## Text extract
# The Practical Works of Richard Baxter Online



## VirginiaHuguenot

Most of _The Practical Works of Richard Baxter_ (23 volumes) are available online here:

Vol. 1 (including _The Life and Times of Richard Baxter_)

Vol. 2 (including _The Christian Directory_, Part I, Christian Ethics)

Vol. 3 (including _The Christian Directory_, Part I, Christian Ethics)

Vol. 4 (including _The Christian Directory_, Part II, Christian Economics)

Vol. 5 (including _The Christian Directory_, Part III, Christian Ecclesiastics)

Vol. 6 (including _The Christian Directory_, Part IV, Christian Politics)

Vol. 7 (including _A Treatise of Conversion_ and _A Call to the Unconverted_)

Vol. 10 (including _The One Thing Necessary_)

Vol. 11 (including a _Treatise of Self-Denial_)

Vol. 12 (including _The Life of Faith_)

Vol. 13 (including _The Divine Life_, _The Divine Appointment of the Lord's Day, Proved_, _Redemption of Time_ and _Preface to Mr. Alleine's Alarm_)

Vol. 15 (including _The Reformed Liturgy_)

Vol. 16 (including _The Mischiefs of Self-Ignorance, and the Benefits of Self-Acquaintance_ and _The True Catholic, and Catholic Church Described_)

## What is expected
Answer these from the post on Baxter's practical works:
1. How many volumes make up The Practical Works of Richard Baxter?
2. Which volume includes The Life and Times of Richard Baxter?
3. Which volume includes The Reformed Liturgy?

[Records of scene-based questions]
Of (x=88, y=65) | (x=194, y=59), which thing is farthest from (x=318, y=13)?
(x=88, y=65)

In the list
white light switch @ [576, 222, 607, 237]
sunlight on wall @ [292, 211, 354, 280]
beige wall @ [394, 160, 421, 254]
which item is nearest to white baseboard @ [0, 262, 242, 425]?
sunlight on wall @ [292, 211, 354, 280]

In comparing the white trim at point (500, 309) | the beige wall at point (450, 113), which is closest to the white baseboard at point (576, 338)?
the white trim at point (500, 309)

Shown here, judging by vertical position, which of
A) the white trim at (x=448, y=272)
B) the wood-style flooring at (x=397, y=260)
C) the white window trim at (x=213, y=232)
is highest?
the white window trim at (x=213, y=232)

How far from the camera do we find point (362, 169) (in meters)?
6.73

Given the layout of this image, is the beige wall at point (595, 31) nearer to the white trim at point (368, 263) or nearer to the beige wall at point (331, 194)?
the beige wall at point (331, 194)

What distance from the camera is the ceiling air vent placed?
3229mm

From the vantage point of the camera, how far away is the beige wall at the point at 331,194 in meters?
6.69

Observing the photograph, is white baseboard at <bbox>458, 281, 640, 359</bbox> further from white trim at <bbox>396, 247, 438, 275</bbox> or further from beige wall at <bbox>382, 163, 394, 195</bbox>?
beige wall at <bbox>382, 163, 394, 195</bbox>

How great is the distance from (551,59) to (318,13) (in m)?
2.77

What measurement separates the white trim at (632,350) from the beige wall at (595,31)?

## Answer
1. 23 volumes.
2. Vol. 1.
3. Vol. 15.